*What to work on*
Here, the job is to give back every entry below unchanged, omitting pictures.

[Stored data]
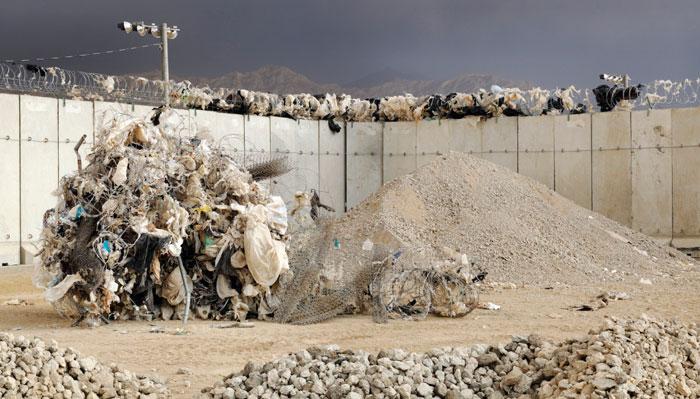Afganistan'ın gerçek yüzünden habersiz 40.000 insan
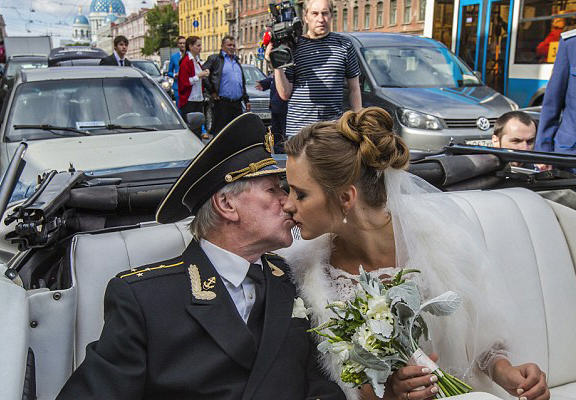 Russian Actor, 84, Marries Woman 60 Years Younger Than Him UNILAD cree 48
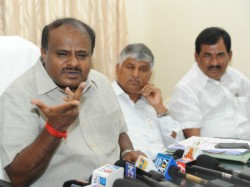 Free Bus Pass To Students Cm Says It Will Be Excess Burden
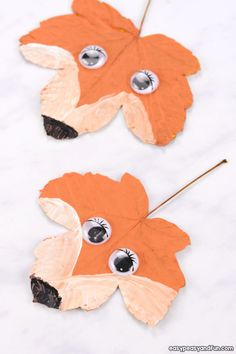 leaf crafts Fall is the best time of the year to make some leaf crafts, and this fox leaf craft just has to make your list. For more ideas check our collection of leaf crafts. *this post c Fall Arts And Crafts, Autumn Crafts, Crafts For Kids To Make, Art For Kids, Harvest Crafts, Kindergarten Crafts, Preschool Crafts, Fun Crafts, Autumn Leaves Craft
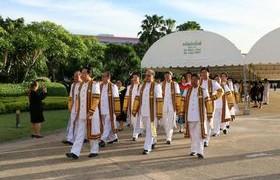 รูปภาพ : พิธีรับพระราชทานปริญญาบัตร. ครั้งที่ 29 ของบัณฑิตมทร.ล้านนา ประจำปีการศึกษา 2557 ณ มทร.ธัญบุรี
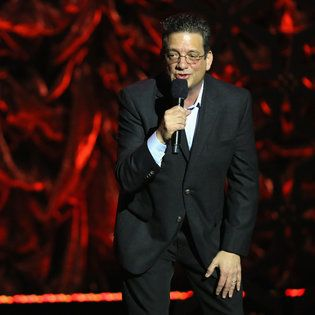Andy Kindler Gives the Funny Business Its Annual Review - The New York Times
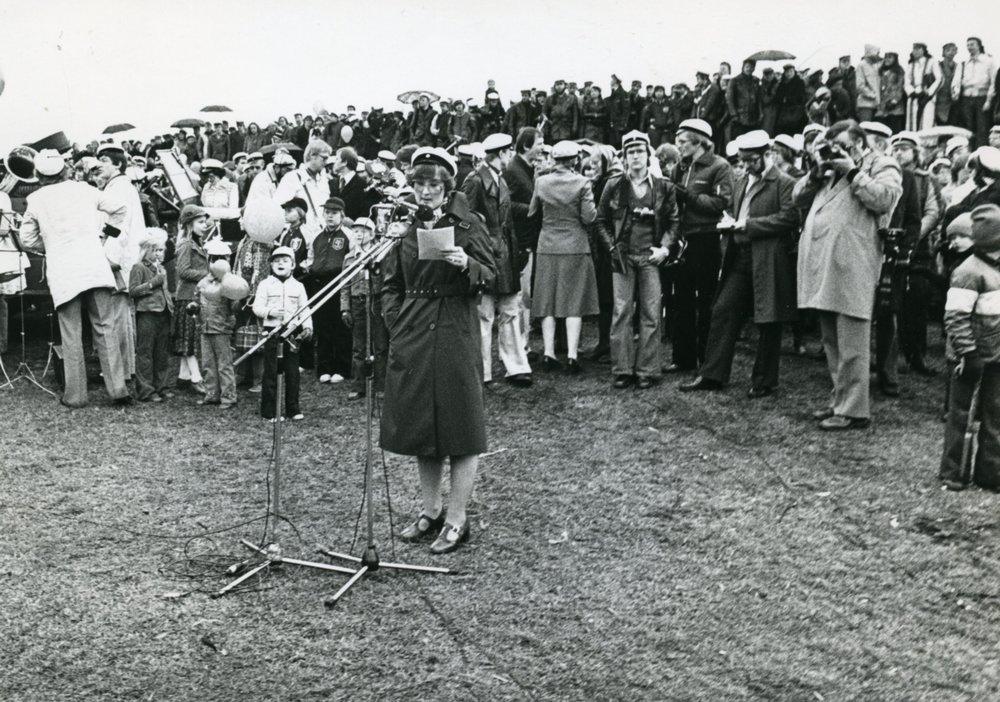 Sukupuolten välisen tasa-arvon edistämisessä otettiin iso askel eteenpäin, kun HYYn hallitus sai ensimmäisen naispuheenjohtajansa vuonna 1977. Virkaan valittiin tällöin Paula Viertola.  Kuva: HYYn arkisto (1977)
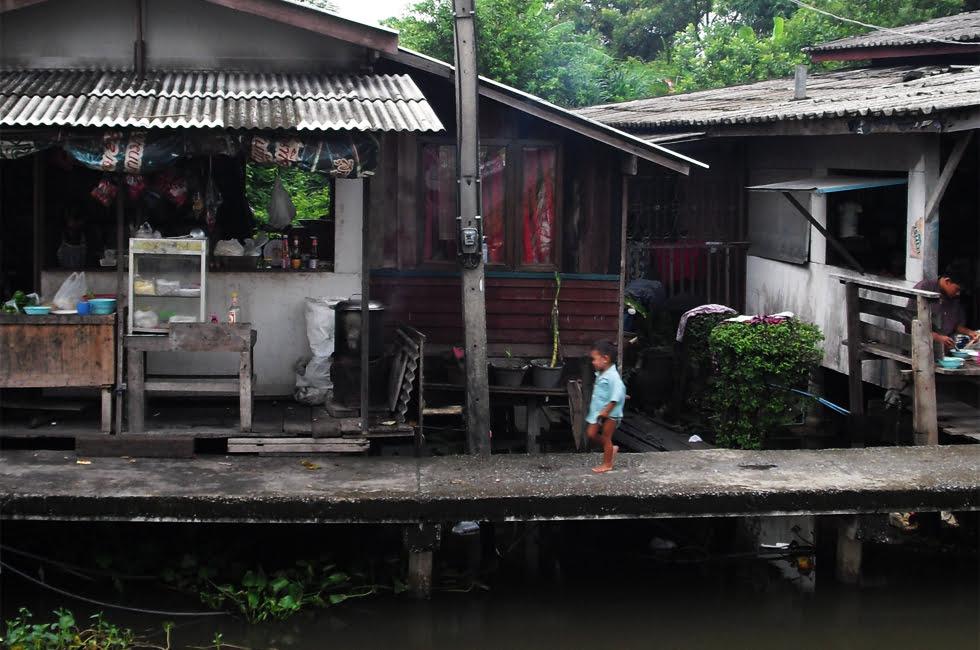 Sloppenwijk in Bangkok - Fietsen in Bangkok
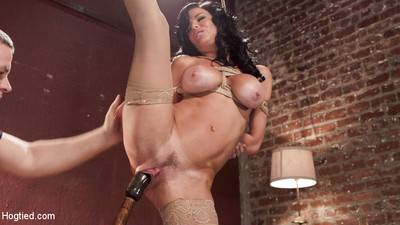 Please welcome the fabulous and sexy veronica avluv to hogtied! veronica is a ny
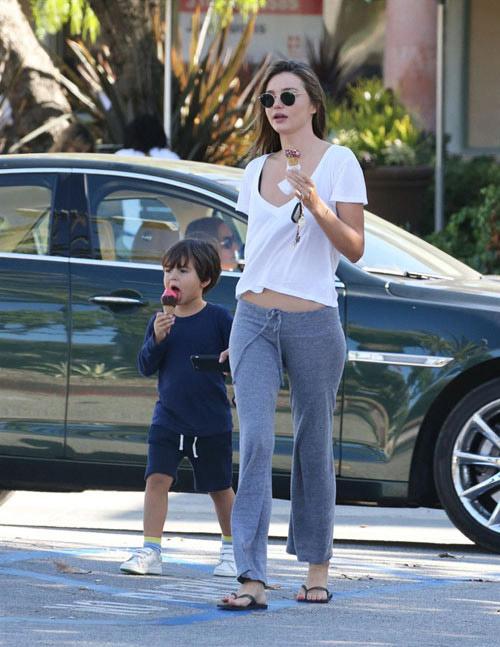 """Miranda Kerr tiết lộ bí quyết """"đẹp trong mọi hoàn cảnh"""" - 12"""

*Written solution*
Afganistan'ın gerçek yüzünden habersiz 40.000 insan
 Russian Actor, 84, Marries Woman 60 Years Younger Than Him UNILAD cree 48
 Free Bus Pass To Students Cm Says It Will Be Excess Burden
 leaf crafts Fall is the best time of the year to make some leaf crafts, and this fox leaf craft just has to make your list. For more ideas check our collection of leaf crafts. *this post c Fall Arts And Crafts, Autumn Crafts, Crafts For Kids To Make, Art For Kids, Harvest Crafts, Kindergarten Crafts, Preschool Crafts, Fun Crafts, Autumn Leaves Craft
 รูปภาพ : พิธีรับพระราชทานปริญญาบัตร. ครั้งที่ 29 ของบัณฑิตมทร.ล้านนา ประจำปีการศึกษา 2557 ณ มทร.ธัญบุรี
Andy Kindler Gives the Funny Business Its Annual Review - The New York Times
 Sukupuolten välisen tasa-arvon edistämisessä otettiin iso askel eteenpäin, kun HYYn hallitus sai ensimmäisen naispuheenjohtajansa vuonna 1977. Virkaan valittiin tällöin Paula Viertola.  Kuva: HYYn arkisto (1977)
 Sloppenwijk in Bangkok - Fietsen in Bangkok
 Please welcome the fabulous and sexy veronica avluv to hogtied! veronica is a ny
 """Miranda Kerr tiết lộ bí quyết """"đẹp trong mọi hoàn cảnh"""" - 12"""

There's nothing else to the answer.